When the Devil's decollated husk fell to the side, another came, and this one was Slav's. He'd taken a glowing cestus from a slave, and with it he dodged the larger foe's slower attacks. But the fight was more than he could handle alone, and while Goro mowed down the slaves coming towards us with the blunderbuss he cut from the pruned Devil's lifeless arm, and I poked holes in those who made it passed his salvos, too many came for us to aid Slav, and we had to finish his opponent off after he'd been flung to opposite ends of the hallway.

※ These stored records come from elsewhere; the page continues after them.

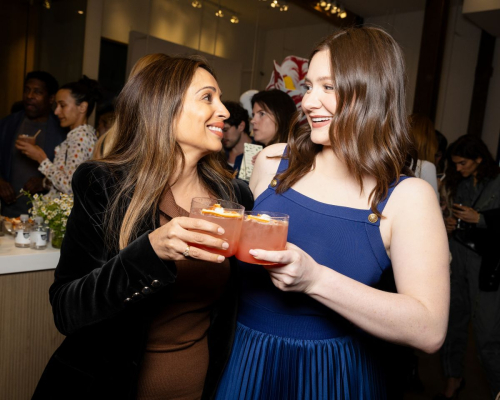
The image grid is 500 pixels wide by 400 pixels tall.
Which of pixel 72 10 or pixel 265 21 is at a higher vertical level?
pixel 265 21

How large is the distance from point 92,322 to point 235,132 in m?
3.19

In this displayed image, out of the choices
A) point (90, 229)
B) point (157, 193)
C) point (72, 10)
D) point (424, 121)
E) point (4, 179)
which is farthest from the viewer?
point (72, 10)

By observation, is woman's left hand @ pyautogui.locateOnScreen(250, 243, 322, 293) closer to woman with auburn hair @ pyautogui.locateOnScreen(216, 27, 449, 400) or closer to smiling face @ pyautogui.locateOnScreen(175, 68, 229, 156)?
woman with auburn hair @ pyautogui.locateOnScreen(216, 27, 449, 400)

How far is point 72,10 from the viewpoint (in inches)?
204

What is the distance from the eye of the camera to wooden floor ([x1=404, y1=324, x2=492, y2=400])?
11.5 feet

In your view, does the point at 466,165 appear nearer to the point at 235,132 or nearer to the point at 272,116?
the point at 272,116

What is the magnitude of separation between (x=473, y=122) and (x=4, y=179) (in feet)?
20.6

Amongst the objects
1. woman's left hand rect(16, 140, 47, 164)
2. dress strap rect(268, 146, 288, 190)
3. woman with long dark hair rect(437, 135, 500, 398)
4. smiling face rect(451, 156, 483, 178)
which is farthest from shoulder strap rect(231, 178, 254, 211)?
smiling face rect(451, 156, 483, 178)

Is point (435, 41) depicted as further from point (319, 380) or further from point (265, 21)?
point (319, 380)

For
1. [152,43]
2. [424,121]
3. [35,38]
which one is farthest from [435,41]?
[35,38]

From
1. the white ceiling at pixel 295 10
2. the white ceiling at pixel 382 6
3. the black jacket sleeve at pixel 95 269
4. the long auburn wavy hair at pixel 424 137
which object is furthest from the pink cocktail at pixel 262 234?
the white ceiling at pixel 382 6

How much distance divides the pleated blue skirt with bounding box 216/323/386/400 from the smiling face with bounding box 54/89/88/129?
110 inches

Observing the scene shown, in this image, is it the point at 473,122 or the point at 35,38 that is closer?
the point at 35,38

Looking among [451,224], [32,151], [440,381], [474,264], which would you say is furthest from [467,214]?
[32,151]
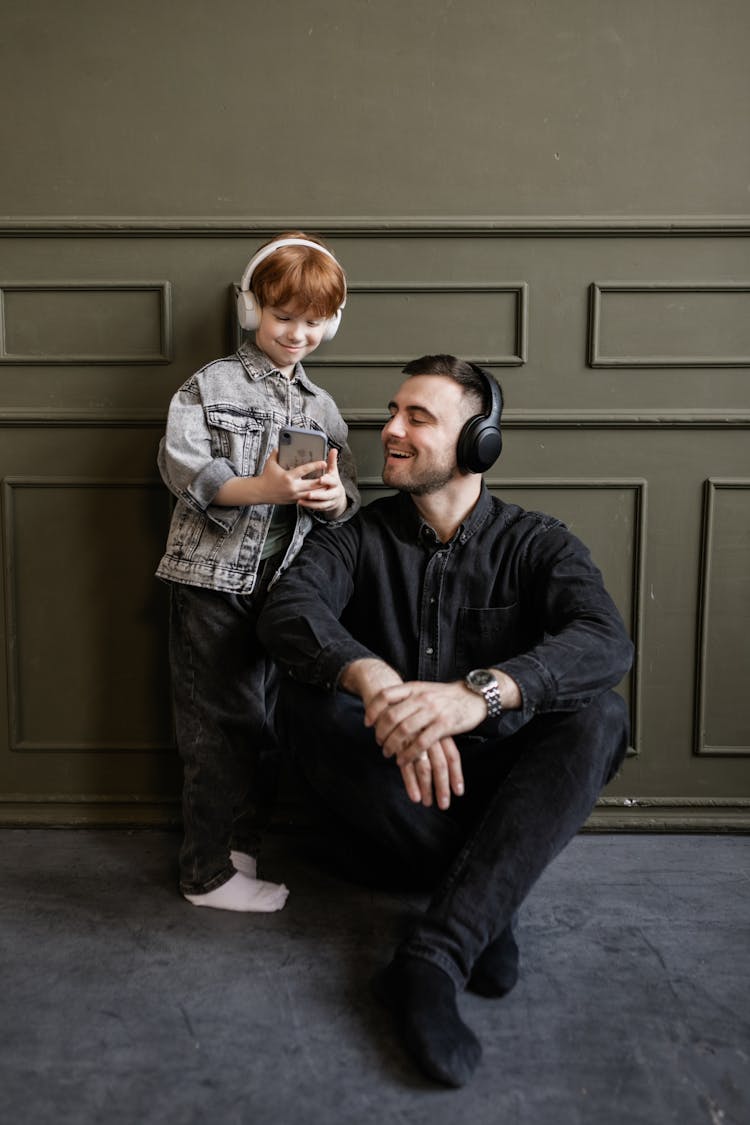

Meanwhile the girls had dueled with two Devils of their own, and I was about to gloat over us handling the same number with slaves to back them, when I saw how these two were different, in that their shells sprouted steel tentacles that spouted flame. Down Mongol and Slave, we hurried on our way, reuniting at a nexus of three hallways with the rest who had survived. Next was the junction, as Abdiel had told us we needed to gain control of Pandemonium's rear legs, and in a way those in the city's steerage could not counteract. So we fought our way through the gradually thinning defense, until we opened the aft junction and saw a fresh horde who waited in formation.

And then, only a few moments after we'd engaged, expecting most of us to die, the Fates emerged from the machine, bursting through the car behind us. There was Hannibal, Turk in the saddle, framed by the wreckage of the aft car, spewing absolution from red rimmed canons. We dove aside and found cover, holding our hands over the backs of our heads while empty bolt shafts littered the ground.